Wednesday 28 January 2015

When a Smile is Just Something You Do with Your Mouth


With today being Bell Let’s Talk day, I have allowed myself to indulge in a little self-reflection. As a rule, I try not to spend too much time any more obsessing about my own mental illness mainly because I think I have done that enough over the years. My quest, of late, has been to accept what is and manage what I can’t change. It’s been a decent policy.

From earlier posts, you have likely gathered that humour is my management tool of choice. I do get such a kick out of myself and it’s helped me weather some pretty major emotional storms. I look back over the years and I think about how lucky I am to be living in the time I am living. I’m thinking about all those who have come before me who have struggled with their own mental illnesses. Those who were brave enough to speak up in a time of more open misunderstanding and lack of support and those who couldn’t bring themselves to ask for help and buried their demons so deep, they were eaten up inside.

It’s terrifying to think about. My own father suffered severe clinical depression from the time he was 17 years old up until his passing from cancer in 2005. Imagine being that kid in 1957 who can’t get out of bed or cries continuously and doesn’t know why? Who did he talk to? How did he manage? Thankfully, even in those early days, he already had my mother. She was 16 and decided at that time, this was it for her and she loved and supported him for nearly 50 years. With her support and understanding, he was able to seek treatments, as scarce or as narrow as they were at the time. He tried all kinds of medications and even had to resort to shock treatments in the 80s to help stabilize his moods.

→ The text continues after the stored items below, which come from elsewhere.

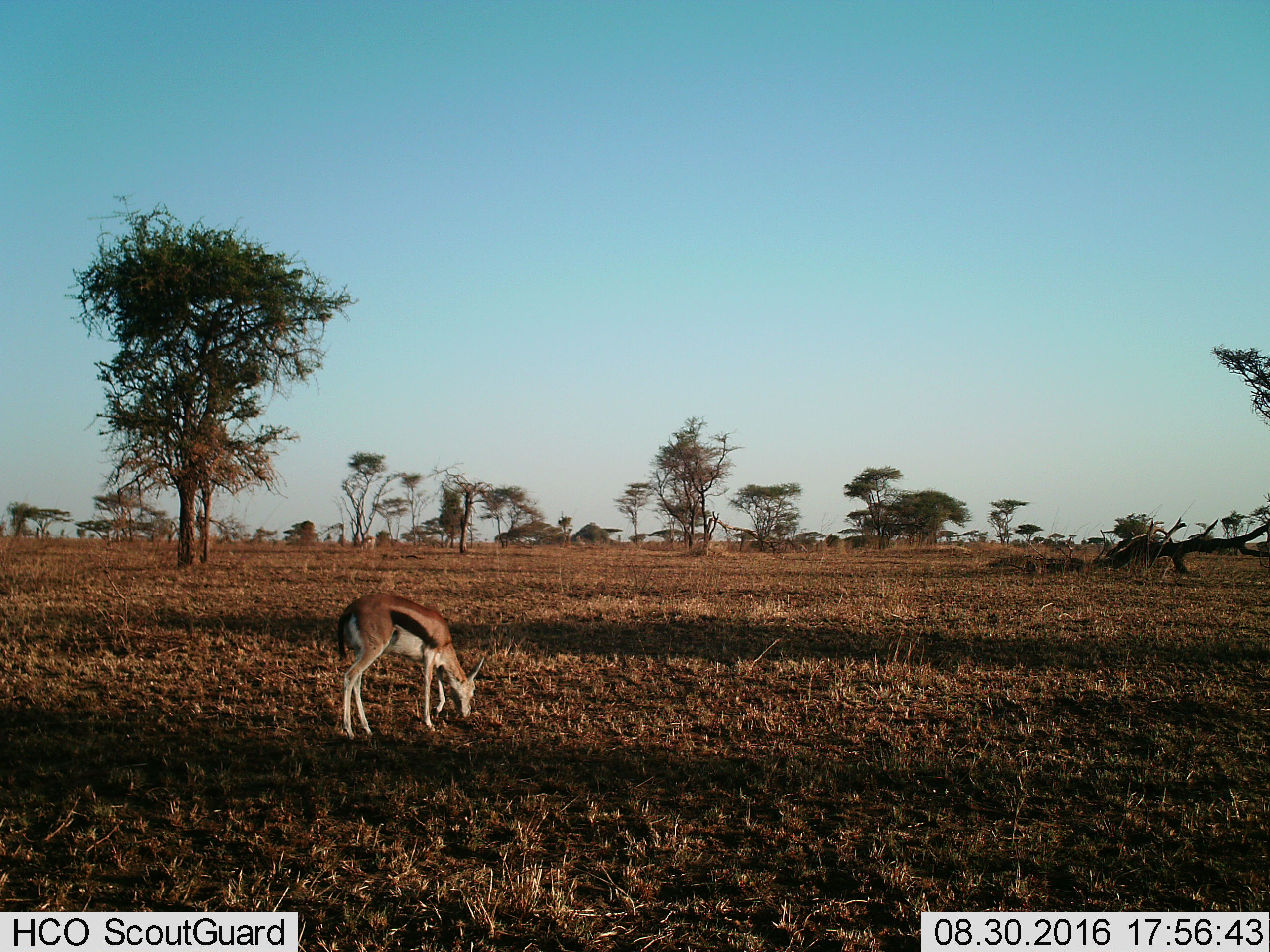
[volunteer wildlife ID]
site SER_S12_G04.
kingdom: Animalia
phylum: Chordata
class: Mammalia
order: Artiodactyla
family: Bovidae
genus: Eudorcas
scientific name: Eudorcas thomsonii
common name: thomson's gazelle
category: gazellethomsons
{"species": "gazellethomsons (thomson's gazelle) (Eudorcas thomsonii)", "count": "1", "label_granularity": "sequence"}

All through it, he managed to be a dad my brother and I could be proud of and someone we could count on even when he felt like he wasn’t doing a very good job by us. We never felt that way. He and my mom can be credited for that. Still, with what I know now with my own experiences, how scared he must have been at times when he felt at his lowest and most vulnerable. I know those feelings. I know how lonely it is to be depressed and anxious and unable to lift yourself up to be the person you know that you are underneath the layers of sadness, confusion and exhaustion. I know how it feels to wonder constantly if your child(ren) will know this kind of sadness and how guilt can stop you in your tracks. I know what it feels like and how tiring it is to keep yourself “up” when you know that you are not really smiling. A smile is just something you do with your mouth to make everyone else feel better.

It is these shared experiences that I believe that it is more important than ever to crush the stigma that is attached to mental illness and to better understand what people go through when they are simply trying to live their lives as fully and richly as anyone deserves.

I look at my son and see all of his amazing qualities that are right there in front of us and the fact that he has a diagnosis, does not alter what we or anyone else sees. I hope that he will live in a world that will see him as the whole person that he is, creative, sensitive, hilarious and annoying as hell!

Crush stigma. Don’t be afraid to start the conversation. You never know what you’ll be missing out on if you don’t.